Menyelisik data rabies di Sulteng
Per 30 Juni 2023, merujuk data realtime dari Sistem Informasi Kesehatan Hewan Indonesia, kasus positif rabies pada hewan mencapai 61 ekor. Hewan Penyebar Rabies (HPR) itu terdiri dari 55 ekor anjing, dan enam ekor kucing. Semuanya, tersentral di Kabupaten Poso.
Bila melihat data yang disajikan oleh Kementerian Kesehatan, telah terjadi 588 kasus Gigitan Hewan Pembawa Rabies (GHPR). Alhasil Sulteng masuk kategori “daerah tertular berat”, alias daerah dengan kasus rabies pada manusia lebih dari 51-150 kasus per satu juta penduduk.
Data-data ihwal rabies di Sulteng juga bisa dilihat dalam data milik Dinas Kesehatan Sulteng.

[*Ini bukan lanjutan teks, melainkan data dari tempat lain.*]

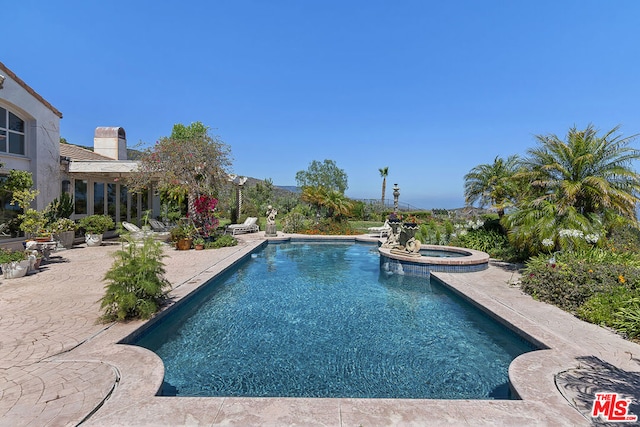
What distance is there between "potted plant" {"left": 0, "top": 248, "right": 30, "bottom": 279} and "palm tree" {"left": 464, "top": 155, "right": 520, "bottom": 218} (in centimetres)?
1529

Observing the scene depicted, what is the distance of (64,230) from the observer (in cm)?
1213

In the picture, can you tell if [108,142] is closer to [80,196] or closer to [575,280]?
[80,196]

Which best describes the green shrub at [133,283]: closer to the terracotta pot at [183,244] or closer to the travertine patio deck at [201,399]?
the travertine patio deck at [201,399]

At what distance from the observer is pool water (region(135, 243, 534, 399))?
3967 millimetres

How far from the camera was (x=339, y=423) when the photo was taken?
9.02 feet

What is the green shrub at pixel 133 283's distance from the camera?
4988 mm

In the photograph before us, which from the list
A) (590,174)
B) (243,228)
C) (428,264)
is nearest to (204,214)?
(243,228)

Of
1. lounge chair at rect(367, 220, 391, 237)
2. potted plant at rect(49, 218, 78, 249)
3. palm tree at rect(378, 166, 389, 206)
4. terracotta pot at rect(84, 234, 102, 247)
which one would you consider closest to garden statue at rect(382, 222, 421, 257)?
lounge chair at rect(367, 220, 391, 237)

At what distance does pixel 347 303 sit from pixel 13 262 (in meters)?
8.42

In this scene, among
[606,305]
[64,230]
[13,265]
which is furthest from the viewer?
[64,230]

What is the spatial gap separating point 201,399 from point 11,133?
13620 mm

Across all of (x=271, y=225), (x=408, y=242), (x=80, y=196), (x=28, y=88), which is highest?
(x=28, y=88)

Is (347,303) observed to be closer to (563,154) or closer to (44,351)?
(44,351)

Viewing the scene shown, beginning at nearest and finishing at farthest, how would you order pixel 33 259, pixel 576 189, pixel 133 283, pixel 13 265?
pixel 133 283
pixel 13 265
pixel 33 259
pixel 576 189
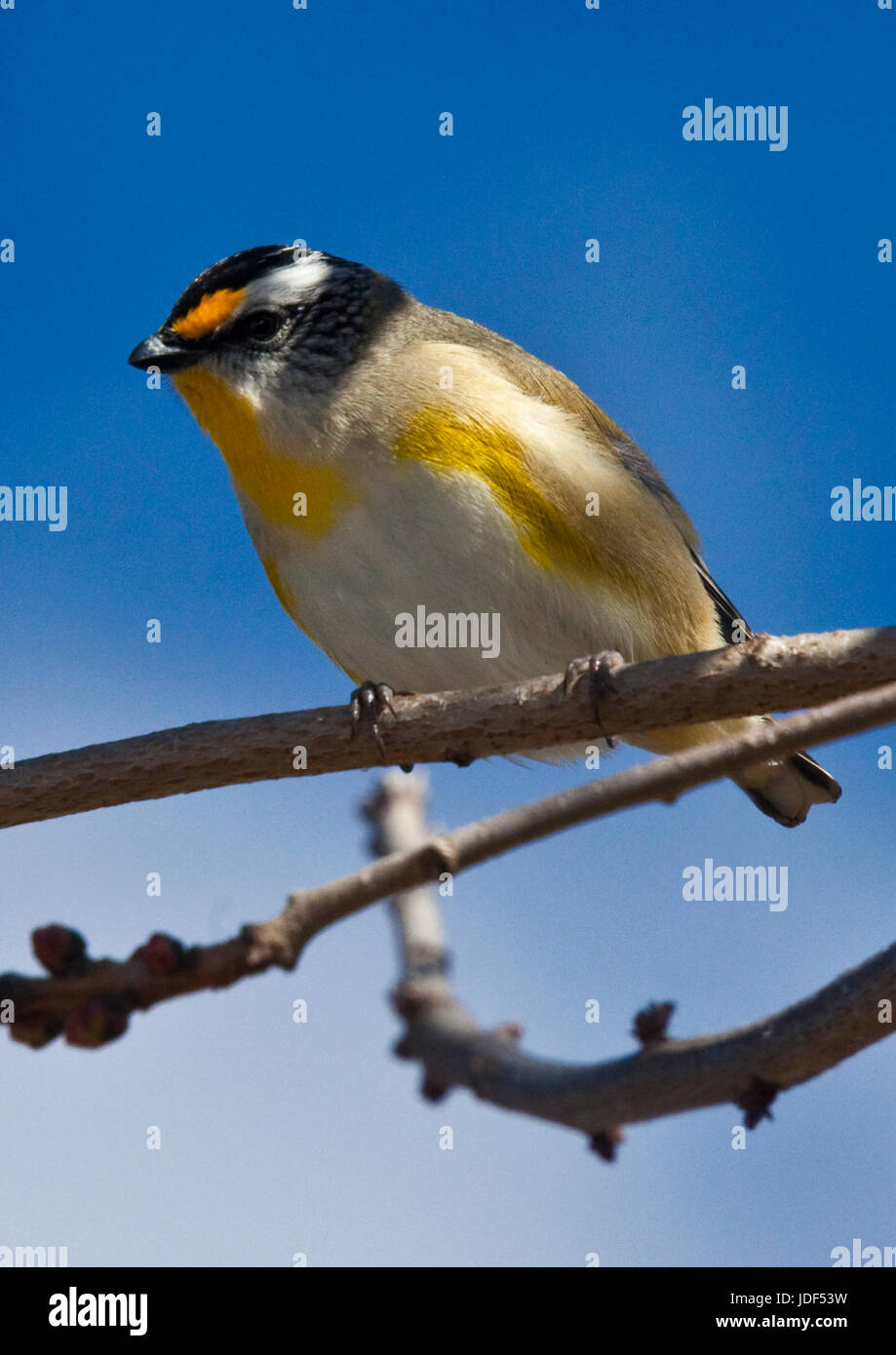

Secara umum, kasus rabies di Sulteng sebenarnya sudah menurun. Pada 2011, masih ada 21 kasus rabies. Namun setelahnya kasus rabies menukik drastis. Angka tertinggi setelahnya adalah delapan kasus yang terjadi pada 2013 dan 2019.
Adapun pada 2020 dan 2021, masing-masing hanya terjadi satu kasus rabies. Angka baru meningkat menjadi tiga kasus pada 2022.
Meski angka rabiesnya cenderung menurun, tetapi kasus gigitan hewan pembawa rabies di Sulteng masih fluktuatif.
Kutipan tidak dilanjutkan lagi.